Given request »
Reproduce the bug report's wording precisely, starting at "Description Wendy Cheng" and ending at "hugemem based cluster.".

Passage provided »
'''

Bug 173280

Summary: New icache prune export
Product: Red Hat Enterprise Linux 3 Reporter: Wendy Cheng <nobody+wcheng>
Component: kernelAssignee: Wendy Cheng <nobody+wcheng>
Status: CLOSED ERRATA QA Contact: Brian Brock <bbrock>
Severity: medium Docs Contact:
Priority: medium    
Version: 3.0CC: petrides
Target Milestone: ---   
Target Release: ---   
Hardware: All   
OS: Linux   
Whiteboard:
Fixed In Version: RHSA-2006-0144 Doc Type: Bug Fix
Doc Text:
Story Points: ---
Clone Of: Environment:
Last Closed: 2006-03-15 16:51:26 UTC Type: ---
Regression: --- Mount Type: ---
Documentation: --- CRM:
Verified Versions: Category: ---
oVirt Team: --- RHEL 7.3 requirements from Atomic Host:
Cloudforms Team: --- Target Upstream Version:
Embargoed:
Bug Depends On:    
Bug Blocks: 168424, 171043    
Attachments:
Description Flags
The patch itself. none

Description Wendy Cheng 2005-11-15 21:31:16 UTC
+++ This bug was initially created as a clone of Bug #171043 +++

Description of problem:
There have been repeated requests (from customers) to have a way to trim 
dentry/inode cache entries. In the case of bugzilla 171043, the customer does
GFS filesytem backups on a signle node that is part of a hugemem based cluster.

'''

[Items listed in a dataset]
'''

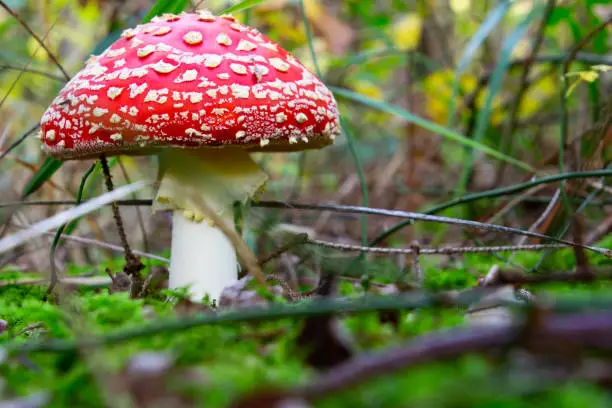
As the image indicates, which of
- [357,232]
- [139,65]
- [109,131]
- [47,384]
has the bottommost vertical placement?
[357,232]

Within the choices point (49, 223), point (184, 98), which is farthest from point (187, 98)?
point (49, 223)

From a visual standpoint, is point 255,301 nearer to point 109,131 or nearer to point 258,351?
point 258,351

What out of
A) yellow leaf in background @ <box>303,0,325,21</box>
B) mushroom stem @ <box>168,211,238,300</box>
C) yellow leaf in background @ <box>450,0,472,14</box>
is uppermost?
yellow leaf in background @ <box>450,0,472,14</box>

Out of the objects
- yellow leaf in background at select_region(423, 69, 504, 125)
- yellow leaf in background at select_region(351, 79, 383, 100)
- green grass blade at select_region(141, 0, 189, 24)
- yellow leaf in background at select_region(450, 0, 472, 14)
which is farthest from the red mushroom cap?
yellow leaf in background at select_region(450, 0, 472, 14)

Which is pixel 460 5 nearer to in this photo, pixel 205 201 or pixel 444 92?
pixel 444 92

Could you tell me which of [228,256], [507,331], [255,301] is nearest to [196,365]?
[507,331]

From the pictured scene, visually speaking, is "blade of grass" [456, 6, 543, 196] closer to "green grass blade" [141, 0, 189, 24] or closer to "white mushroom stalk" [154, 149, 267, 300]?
"white mushroom stalk" [154, 149, 267, 300]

'''

Completed task »
Description Wendy Cheng 2005-11-15 21:31:16 UTC
+++ This bug was initially created as a clone of Bug #171043 +++

Description of problem:
There have been repeated requests (from customers) to have a way to trim 
dentry/inode cache entries. In the case of bugzilla 171043, the customer does
GFS filesytem backups on a signle node that is part of a hugemem based cluster.